TEXT SEGMENT
┄┄┄┄┄┄┄┄┄┄
In an earlier ruling, a federal judge in San Francisco declined to give a macaque monkey the right to his famous selfie in Indonesia in 2011.
PETA had filed a lawsuit last September asking a US federal court in San Francisco to declare Naruto - a then six-year-old male, free-living crested macaque - the author and owner of the internationally famous monkey selfie photographs that he took himself a few years ago.
The organisation filed the lawsuit against photographer David J. Slater and his company, Wildlife Personalities Ltd. - both of which claim copyright ownership of the photos that Naruto indisputably took.
Naruto is known to field researchers in Sulawesi who have observed and studied him for years as they work in the region.
In 2011 in Indonesia, Slater left an unattended camera on a tripod.
┄┄┄┄┄┄┄┄┄┄
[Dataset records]
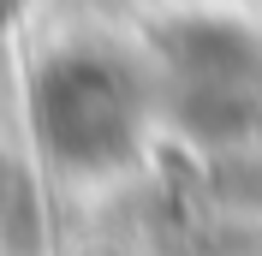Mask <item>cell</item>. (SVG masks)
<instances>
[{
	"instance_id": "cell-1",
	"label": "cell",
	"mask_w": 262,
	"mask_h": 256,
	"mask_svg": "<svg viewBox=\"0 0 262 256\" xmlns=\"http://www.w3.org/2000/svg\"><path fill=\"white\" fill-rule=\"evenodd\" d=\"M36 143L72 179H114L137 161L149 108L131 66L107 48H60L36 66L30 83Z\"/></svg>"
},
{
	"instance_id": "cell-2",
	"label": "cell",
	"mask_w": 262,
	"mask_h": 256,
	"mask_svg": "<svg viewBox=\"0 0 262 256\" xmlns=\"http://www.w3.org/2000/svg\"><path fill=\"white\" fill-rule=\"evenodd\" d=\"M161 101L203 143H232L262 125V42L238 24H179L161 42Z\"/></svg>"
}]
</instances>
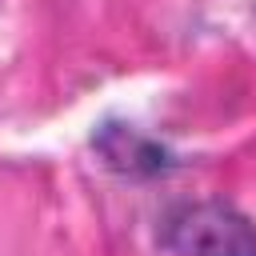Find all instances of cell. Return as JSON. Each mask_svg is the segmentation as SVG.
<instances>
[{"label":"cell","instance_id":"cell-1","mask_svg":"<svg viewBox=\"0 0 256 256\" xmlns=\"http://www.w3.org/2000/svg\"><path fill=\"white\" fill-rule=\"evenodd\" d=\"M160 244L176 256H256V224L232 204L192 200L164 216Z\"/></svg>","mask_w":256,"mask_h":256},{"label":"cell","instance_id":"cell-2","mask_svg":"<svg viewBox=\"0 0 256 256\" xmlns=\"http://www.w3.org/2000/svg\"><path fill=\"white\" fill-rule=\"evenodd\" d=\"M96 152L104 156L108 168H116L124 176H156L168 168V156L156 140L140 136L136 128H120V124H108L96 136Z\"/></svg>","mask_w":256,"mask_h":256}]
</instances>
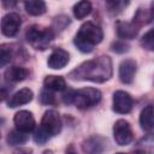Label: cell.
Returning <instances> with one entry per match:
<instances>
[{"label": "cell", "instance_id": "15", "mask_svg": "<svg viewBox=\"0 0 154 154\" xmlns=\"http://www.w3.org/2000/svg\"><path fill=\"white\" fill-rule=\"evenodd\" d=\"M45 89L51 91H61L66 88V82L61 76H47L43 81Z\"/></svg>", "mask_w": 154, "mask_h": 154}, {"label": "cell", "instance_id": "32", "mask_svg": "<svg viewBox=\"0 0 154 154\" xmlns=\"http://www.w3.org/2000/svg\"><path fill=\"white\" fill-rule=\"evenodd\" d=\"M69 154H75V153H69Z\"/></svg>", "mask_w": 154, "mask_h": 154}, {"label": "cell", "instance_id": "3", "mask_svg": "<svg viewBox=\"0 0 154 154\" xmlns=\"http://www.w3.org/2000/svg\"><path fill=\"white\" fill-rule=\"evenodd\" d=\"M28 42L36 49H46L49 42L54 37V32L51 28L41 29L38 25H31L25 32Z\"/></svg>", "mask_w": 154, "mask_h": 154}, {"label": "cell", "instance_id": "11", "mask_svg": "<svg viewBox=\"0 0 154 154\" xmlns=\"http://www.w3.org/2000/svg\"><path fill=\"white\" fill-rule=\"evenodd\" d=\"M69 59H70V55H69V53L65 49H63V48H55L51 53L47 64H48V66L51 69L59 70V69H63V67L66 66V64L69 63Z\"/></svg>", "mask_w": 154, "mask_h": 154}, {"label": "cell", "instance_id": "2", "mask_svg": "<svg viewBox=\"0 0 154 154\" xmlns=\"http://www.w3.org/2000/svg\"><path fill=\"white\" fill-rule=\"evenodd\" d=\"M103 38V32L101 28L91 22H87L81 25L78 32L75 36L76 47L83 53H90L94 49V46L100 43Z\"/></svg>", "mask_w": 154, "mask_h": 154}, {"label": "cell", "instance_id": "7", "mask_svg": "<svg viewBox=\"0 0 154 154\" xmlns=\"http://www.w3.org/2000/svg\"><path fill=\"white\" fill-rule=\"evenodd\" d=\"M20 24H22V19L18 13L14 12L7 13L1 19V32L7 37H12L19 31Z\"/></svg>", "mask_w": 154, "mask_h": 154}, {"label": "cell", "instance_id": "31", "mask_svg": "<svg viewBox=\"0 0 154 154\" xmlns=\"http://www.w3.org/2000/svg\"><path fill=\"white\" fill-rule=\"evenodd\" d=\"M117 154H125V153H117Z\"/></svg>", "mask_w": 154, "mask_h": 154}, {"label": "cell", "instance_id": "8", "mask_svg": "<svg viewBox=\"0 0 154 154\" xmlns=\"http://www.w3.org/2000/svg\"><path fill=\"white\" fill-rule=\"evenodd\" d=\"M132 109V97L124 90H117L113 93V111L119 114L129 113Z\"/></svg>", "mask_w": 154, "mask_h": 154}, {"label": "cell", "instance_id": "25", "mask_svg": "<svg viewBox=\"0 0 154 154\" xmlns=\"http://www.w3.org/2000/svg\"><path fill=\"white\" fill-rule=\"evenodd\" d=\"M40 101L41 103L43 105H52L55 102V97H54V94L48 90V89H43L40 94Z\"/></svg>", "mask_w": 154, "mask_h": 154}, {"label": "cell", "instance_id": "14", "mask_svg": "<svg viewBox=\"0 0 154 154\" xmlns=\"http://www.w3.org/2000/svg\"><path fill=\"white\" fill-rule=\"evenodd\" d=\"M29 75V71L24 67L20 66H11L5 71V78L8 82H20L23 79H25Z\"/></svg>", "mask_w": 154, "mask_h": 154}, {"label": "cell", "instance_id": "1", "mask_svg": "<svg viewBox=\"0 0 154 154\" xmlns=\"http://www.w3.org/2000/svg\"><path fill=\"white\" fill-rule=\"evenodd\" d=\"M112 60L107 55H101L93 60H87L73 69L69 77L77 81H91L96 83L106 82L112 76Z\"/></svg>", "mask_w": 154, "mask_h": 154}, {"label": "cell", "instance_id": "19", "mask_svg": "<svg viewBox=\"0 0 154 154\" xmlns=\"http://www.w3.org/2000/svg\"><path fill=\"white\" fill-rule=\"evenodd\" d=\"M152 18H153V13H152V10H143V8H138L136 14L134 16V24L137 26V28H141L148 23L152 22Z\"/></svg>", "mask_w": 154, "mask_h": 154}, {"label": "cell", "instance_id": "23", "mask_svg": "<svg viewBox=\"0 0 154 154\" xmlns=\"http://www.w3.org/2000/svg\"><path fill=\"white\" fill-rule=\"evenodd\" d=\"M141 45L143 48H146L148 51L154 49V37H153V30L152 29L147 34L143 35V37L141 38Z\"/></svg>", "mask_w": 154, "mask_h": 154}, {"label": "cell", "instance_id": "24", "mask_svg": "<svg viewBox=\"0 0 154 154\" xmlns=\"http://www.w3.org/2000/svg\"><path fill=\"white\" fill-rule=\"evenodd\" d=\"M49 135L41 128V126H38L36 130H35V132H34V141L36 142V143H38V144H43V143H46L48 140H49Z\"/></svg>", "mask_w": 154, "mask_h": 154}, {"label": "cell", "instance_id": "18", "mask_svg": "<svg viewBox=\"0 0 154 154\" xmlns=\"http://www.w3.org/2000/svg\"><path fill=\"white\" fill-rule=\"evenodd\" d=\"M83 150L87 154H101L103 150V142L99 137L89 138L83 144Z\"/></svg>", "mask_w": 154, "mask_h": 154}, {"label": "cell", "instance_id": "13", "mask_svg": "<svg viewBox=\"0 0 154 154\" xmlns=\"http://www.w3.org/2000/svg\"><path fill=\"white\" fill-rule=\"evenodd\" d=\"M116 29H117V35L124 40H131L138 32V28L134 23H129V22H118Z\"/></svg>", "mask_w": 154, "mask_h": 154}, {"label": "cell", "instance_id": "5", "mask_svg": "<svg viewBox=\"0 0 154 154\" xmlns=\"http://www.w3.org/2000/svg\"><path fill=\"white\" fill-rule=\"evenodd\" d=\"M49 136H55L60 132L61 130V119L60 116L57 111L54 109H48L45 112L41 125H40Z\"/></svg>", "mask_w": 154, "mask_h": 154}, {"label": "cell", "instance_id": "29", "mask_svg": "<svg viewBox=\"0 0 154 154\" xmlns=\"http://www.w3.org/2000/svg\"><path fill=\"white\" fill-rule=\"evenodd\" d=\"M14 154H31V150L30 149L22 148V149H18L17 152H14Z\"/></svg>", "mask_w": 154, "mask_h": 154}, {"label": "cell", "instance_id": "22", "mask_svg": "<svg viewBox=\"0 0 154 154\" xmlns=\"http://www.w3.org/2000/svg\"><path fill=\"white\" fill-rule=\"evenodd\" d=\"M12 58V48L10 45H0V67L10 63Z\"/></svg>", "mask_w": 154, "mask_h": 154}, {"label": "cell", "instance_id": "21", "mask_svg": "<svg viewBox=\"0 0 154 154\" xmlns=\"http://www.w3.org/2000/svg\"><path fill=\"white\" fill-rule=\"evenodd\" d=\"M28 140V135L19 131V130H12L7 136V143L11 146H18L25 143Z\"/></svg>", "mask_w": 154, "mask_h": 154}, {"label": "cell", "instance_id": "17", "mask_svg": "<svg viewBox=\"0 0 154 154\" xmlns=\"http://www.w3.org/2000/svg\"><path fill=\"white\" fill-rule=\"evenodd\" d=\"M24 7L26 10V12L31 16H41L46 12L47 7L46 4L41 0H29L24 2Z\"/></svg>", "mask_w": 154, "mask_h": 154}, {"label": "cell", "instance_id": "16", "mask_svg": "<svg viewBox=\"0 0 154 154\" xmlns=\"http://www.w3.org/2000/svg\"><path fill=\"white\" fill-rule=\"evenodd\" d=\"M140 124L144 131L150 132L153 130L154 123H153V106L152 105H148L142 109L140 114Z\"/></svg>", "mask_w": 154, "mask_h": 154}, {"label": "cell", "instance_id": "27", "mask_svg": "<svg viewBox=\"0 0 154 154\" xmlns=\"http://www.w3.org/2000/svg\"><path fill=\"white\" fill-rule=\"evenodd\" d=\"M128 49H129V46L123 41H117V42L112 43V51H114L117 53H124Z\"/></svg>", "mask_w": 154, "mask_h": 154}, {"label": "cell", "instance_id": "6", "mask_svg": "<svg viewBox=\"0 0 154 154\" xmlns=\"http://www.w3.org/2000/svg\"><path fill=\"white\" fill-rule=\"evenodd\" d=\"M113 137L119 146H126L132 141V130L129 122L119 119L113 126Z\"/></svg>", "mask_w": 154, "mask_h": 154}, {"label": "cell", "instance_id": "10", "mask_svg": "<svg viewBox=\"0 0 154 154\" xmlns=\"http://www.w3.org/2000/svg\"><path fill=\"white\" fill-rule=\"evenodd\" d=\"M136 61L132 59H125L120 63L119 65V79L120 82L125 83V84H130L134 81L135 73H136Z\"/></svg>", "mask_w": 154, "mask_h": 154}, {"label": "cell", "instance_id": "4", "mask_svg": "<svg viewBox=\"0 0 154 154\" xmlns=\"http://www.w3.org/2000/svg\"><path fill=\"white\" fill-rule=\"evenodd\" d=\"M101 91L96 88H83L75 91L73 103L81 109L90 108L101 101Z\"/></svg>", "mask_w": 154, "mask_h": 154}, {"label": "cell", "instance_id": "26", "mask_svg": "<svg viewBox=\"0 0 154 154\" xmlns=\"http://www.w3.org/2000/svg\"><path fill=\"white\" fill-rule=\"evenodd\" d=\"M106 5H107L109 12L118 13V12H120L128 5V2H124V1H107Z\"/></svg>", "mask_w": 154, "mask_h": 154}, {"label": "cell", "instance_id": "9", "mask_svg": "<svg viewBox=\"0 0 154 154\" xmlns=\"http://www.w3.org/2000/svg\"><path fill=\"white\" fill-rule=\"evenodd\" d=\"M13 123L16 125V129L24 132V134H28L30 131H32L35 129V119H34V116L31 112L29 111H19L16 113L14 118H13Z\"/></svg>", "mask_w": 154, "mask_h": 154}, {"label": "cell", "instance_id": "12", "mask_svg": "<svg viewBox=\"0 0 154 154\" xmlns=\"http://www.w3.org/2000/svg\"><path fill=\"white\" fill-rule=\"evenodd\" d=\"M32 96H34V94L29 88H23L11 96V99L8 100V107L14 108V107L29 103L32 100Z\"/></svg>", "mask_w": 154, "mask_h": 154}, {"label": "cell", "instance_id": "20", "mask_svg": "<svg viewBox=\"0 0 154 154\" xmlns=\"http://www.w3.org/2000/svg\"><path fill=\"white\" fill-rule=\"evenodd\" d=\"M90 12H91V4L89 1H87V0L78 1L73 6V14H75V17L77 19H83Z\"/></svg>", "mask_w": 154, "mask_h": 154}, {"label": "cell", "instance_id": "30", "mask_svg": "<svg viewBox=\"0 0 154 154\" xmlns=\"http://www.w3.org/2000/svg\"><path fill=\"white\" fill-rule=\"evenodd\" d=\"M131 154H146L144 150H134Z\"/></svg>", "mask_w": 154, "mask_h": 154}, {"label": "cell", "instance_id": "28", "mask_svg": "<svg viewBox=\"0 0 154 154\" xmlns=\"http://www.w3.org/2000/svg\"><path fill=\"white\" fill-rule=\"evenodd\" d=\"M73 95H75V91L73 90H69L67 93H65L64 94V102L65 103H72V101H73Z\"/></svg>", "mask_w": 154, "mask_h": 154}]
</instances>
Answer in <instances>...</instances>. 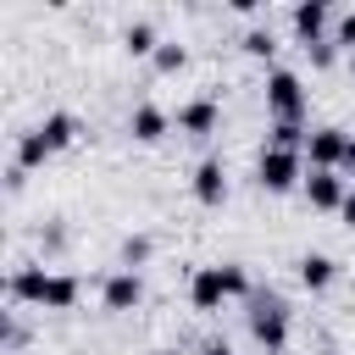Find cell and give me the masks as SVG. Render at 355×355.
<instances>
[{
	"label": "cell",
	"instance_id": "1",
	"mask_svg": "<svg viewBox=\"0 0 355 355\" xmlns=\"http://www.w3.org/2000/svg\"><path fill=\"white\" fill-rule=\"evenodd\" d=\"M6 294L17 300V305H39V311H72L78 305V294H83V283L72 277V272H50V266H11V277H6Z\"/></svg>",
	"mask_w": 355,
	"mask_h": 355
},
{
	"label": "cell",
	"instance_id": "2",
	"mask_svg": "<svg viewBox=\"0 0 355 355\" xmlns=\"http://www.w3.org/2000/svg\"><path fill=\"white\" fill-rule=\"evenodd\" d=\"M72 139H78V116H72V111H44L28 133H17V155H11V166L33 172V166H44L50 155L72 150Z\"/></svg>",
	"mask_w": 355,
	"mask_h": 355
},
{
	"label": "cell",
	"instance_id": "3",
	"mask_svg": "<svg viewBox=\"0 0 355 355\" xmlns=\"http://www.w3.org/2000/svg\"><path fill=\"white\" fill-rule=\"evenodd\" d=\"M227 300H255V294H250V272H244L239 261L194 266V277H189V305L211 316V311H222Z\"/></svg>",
┄┄┄┄┄┄┄┄┄┄
WHAT TO DO
(a) In the monkey selfie passage, whom did PETA name as defendants in its lawsuit?
(b) Using the monkey selfie passage, explain why PETA directed its lawsuit at David J. Slater and Wildlife Personalities Ltd.
(c) Carry on the monkey selfie passage, starting after its final sentence.
The work here does not depend on the entries.

FINAL RESULTS
(a) Photographer David J. Slater and his company, Wildlife Personalities Ltd.

(b) PETA sued them because both claim copyright ownership of the photos, even though Naruto indisputably took them. The lawsuit asked the court to declare Naruto the author and owner of the selfies instead.

(c)
That was tempting for Naruto, a curious male crested black macaque, who took the camera and began taking photographs -- some of the forest floor, some of other macaques and several of himself one of which resulted in the now-famous "monkey selfie".
In an earlier statement, PETA said: "The US Copyright Act grants copyright ownership of a 'selfie' to the 'author' of the photograph, and there's nothing in the law limiting such ownership on the basis of species."
"Naruto has been accustomed to cameras throughout his life, saw himself in the reflection of the lens, made the connection between pressing the shutter and the change in his reflection, and posed for the pictures he took," PETA said in a statement.